- Required work -
For this exercise, reproduce the entries below exactly, but only from the line containing "Cannabis is one" through the line containing "Static Electricity /", both included.

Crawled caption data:
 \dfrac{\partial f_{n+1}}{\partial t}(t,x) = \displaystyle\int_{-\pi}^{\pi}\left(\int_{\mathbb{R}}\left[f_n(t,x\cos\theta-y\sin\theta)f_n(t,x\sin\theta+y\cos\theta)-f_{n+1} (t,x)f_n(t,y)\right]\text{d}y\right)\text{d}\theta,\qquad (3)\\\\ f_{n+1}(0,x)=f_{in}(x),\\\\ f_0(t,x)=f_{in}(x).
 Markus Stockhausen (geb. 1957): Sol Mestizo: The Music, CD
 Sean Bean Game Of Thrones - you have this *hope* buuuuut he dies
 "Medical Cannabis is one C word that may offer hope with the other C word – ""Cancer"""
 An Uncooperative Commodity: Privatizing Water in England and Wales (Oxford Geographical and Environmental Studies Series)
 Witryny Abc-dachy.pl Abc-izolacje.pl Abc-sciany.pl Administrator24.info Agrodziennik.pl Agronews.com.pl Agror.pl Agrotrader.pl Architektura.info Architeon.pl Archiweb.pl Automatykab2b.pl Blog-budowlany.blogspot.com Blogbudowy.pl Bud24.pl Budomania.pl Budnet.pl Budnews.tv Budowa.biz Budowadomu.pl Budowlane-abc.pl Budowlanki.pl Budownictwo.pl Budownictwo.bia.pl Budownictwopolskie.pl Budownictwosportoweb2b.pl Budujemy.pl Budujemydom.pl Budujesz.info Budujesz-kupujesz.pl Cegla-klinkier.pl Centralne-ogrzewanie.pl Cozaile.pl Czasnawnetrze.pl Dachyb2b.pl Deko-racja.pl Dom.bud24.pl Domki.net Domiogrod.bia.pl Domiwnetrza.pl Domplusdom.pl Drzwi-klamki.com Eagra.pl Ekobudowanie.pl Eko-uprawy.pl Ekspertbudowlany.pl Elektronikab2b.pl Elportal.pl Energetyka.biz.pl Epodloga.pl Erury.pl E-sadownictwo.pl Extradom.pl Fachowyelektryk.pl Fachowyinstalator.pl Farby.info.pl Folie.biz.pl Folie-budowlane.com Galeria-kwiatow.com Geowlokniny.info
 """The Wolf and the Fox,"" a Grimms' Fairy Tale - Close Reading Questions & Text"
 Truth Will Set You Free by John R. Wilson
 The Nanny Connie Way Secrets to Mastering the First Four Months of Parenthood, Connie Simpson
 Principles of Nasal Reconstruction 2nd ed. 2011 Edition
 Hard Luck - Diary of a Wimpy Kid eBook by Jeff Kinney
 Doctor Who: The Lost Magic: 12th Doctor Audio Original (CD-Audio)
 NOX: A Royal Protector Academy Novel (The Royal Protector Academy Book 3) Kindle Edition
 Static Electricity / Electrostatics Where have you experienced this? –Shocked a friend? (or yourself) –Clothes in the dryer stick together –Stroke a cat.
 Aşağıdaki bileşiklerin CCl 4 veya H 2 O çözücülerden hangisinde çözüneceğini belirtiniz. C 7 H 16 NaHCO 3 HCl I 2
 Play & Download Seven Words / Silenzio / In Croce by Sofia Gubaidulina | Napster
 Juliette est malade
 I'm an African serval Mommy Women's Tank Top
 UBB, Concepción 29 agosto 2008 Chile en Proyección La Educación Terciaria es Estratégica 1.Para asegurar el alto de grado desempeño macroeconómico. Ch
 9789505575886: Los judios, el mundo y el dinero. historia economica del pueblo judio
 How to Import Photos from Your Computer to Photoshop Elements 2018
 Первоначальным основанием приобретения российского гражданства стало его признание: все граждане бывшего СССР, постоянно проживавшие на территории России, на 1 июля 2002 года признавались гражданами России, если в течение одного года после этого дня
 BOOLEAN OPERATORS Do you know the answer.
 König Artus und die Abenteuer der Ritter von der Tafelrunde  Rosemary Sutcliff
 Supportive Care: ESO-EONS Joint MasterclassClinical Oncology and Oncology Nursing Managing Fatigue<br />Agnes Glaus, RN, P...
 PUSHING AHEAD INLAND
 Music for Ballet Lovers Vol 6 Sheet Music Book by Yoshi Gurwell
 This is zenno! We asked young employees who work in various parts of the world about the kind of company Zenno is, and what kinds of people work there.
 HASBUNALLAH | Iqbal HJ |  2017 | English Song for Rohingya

- Solution for this problem -
 "Medical Cannabis is one C word that may offer hope with the other C word – ""Cancer"""
 An Uncooperative Commodity: Privatizing Water in England and Wales (Oxford Geographical and Environmental Studies Series)
 Witryny Abc-dachy.pl Abc-izolacje.pl Abc-sciany.pl Administrator24.info Agrodziennik.pl Agronews.com.pl Agror.pl Agrotrader.pl Architektura.info Architeon.pl Archiweb.pl Automatykab2b.pl Blog-budowlany.blogspot.com Blogbudowy.pl Bud24.pl Budomania.pl Budnet.pl Budnews.tv Budowa.biz Budowadomu.pl Budowlane-abc.pl Budowlanki.pl Budownictwo.pl Budownictwo.bia.pl Budownictwopolskie.pl Budownictwosportoweb2b.pl Budujemy.pl Budujemydom.pl Budujesz.info Budujesz-kupujesz.pl Cegla-klinkier.pl Centralne-ogrzewanie.pl Cozaile.pl Czasnawnetrze.pl Dachyb2b.pl Deko-racja.pl Dom.bud24.pl Domki.net Domiogrod.bia.pl Domiwnetrza.pl Domplusdom.pl Drzwi-klamki.com Eagra.pl Ekobudowanie.pl Eko-uprawy.pl Ekspertbudowlany.pl Elektronikab2b.pl Elportal.pl Energetyka.biz.pl Epodloga.pl Erury.pl E-sadownictwo.pl Extradom.pl Fachowyelektryk.pl Fachowyinstalator.pl Farby.info.pl Folie.biz.pl Folie-budowlane.com Galeria-kwiatow.com Geowlokniny.info
 """The Wolf and the Fox,"" a Grimms' Fairy Tale - Close Reading Questions & Text"
 Truth Will Set You Free by John R. Wilson
 The Nanny Connie Way Secrets to Mastering the First Four Months of Parenthood, Connie Simpson
 Principles of Nasal Reconstruction 2nd ed. 2011 Edition
 Hard Luck - Diary of a Wimpy Kid eBook by Jeff Kinney
 Doctor Who: The Lost Magic: 12th Doctor Audio Original (CD-Audio)
 NOX: A Royal Protector Academy Novel (The Royal Protector Academy Book 3) Kindle Edition
 Static Electricity / Electrostatics Where have you experienced this? –Shocked a friend? (or yourself) –Clothes in the dryer stick together –Stroke a cat.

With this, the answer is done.